Mandates & the Duty to Accommodate

Even in considering moral questions it is often useful to consider some legal principles. The law is not always an ass.

In order to establish that one has a right to impose a curtailment of a right on others, the law often requires the imposer, such as the government, to establish that it has made all reasonable efforts to accommodate the other person. I think that is a reasonable principle.

Where a person claims to have a religious right to decline to take any of the Covid-19 vaccines and it is determined that in the circumstances an important freedom, such as the right to security of the person, or the right to dignity, can be overridden in the circumstances, society or the government as its representative, has a duty to provide reasonable accommodation for abridging the freedom. That does not mean it must cave in to all of the demands of the resisters, no matter how unreasonable.  Resisters must be reasonable as well. For example, society could be required to accept an alternative to compulsory vaccination in some circumstances, such as providing that the supplicant for an exemption could be given the right to provide a recent Covid-19 test that reasonably establishes that the applicant is not a carrier of Covid-19. That is the course of action Manitoba has followed in its mandates for Health care workers to be vaccinated or get frequently tested. Other jurisdictions have been harsher. Some have been more gentle. Who is right?  It depends on how important it is to have people vaccinated and how effective the tests are compared to the vaccines.

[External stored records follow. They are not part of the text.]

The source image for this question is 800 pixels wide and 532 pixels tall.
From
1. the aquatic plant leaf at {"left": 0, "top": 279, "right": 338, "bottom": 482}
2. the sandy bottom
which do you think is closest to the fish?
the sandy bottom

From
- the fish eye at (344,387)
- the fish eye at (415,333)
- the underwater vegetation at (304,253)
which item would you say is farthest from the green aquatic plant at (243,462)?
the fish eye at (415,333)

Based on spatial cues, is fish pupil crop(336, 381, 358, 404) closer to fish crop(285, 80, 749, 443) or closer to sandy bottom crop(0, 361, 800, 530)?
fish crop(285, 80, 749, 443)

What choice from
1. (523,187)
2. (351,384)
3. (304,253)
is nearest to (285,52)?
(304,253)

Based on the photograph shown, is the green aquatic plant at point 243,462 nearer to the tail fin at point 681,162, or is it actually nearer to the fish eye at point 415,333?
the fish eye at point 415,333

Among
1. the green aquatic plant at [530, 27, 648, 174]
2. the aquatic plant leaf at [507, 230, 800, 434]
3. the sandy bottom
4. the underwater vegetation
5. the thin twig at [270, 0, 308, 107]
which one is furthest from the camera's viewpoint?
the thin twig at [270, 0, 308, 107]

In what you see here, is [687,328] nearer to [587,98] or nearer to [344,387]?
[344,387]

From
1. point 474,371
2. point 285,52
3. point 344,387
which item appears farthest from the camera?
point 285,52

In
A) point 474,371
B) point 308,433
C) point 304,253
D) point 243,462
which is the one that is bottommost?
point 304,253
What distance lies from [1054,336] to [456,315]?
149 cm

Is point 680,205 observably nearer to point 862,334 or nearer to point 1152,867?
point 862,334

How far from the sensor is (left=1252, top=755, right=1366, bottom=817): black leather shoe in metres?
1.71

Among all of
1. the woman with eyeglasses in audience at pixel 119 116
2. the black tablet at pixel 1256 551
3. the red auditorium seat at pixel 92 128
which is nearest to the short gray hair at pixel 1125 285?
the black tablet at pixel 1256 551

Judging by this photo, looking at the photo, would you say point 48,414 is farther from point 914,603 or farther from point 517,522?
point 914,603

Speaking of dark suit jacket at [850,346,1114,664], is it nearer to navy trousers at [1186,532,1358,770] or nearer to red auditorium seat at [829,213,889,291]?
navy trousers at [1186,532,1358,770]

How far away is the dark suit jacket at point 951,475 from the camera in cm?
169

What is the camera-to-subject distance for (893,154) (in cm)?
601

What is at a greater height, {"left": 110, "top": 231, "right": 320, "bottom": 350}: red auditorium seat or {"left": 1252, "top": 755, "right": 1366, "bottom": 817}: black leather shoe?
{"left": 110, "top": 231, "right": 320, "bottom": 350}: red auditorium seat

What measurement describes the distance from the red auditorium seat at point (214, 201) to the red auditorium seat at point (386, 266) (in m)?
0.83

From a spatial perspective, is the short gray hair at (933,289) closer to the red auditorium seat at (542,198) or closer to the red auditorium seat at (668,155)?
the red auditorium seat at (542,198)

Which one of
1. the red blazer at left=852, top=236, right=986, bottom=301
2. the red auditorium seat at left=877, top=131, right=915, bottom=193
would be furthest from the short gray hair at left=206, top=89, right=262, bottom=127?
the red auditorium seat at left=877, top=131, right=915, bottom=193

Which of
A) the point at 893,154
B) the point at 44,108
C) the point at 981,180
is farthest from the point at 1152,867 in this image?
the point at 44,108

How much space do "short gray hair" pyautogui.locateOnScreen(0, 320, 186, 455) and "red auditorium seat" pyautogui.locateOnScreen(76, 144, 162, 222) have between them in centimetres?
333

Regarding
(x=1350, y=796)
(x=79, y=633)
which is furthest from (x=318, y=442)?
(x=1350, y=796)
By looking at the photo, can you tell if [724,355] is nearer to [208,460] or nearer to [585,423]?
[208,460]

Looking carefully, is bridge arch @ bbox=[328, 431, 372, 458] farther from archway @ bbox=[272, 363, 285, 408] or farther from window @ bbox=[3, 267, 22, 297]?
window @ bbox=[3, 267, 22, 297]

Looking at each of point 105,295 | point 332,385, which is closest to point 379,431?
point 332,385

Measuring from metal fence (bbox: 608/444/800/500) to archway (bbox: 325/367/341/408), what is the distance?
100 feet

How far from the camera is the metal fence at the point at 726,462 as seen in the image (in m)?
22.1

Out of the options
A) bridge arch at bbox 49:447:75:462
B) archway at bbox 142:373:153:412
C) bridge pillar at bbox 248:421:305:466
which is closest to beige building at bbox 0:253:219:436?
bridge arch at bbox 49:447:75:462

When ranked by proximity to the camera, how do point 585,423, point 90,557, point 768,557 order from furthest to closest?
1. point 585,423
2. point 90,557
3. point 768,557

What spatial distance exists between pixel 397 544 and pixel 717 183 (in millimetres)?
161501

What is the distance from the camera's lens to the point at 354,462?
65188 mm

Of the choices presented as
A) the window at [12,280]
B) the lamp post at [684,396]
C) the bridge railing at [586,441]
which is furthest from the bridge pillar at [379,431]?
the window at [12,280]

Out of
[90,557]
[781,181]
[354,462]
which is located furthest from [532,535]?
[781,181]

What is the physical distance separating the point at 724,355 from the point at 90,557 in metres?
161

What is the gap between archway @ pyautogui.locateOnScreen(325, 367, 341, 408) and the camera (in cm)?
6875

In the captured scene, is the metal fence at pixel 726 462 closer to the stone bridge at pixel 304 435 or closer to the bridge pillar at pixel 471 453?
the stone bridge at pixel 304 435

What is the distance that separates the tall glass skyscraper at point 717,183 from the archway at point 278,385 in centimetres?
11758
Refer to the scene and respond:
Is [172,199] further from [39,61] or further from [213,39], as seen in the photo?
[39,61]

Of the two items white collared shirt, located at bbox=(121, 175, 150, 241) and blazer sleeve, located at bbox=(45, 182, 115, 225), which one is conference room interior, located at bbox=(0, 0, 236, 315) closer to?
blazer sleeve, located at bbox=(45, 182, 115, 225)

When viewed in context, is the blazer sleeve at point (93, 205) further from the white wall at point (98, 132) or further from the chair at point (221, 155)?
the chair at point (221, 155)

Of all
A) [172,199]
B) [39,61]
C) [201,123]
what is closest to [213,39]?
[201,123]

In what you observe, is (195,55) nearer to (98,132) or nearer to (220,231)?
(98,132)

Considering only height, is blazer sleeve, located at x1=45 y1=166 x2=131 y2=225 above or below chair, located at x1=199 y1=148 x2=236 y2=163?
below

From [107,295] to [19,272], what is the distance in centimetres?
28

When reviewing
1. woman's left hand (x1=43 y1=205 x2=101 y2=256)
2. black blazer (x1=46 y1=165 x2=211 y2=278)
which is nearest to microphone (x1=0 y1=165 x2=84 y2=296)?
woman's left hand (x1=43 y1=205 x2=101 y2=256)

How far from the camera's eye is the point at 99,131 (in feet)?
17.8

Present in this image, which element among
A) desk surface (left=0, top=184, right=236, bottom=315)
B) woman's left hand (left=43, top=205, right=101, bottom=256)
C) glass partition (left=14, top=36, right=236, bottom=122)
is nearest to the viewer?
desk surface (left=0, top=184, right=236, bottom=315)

I think looking at the analogy of expropriation might be helpful. We have a society where each of is entitled to own property to the exclusion of others. That is called the right to private property. It is  a very important right, but that right is never absolute. Government has the right to expropriate private  property (which really means to take it) provided it pays fair value, actually needs the property and follows the rules of fairness. It is always important to remember that any right, no matter how sacred, is not absolute.

Doctors Manitoba has some helpful suggestions for accommodations : “frequent testing, continued use of protective gear and physical distancing or barriers to separate them from other workers.” That seems pretty fair to me.

Such reasonable accommodation could be required to get judicial approval or moral approval for imposing a vaccine mandate.  This could be required if it can be established that the Covid-19 testing was reasonably reliable enough to warrant society being required to accept such a test result and may not require the applicant to get vaccinated as a result.

A government should always make reasonable efforts to accommodate people whose rights are being abridged. Sometimes however, reasonable accommodation just won’t be possible.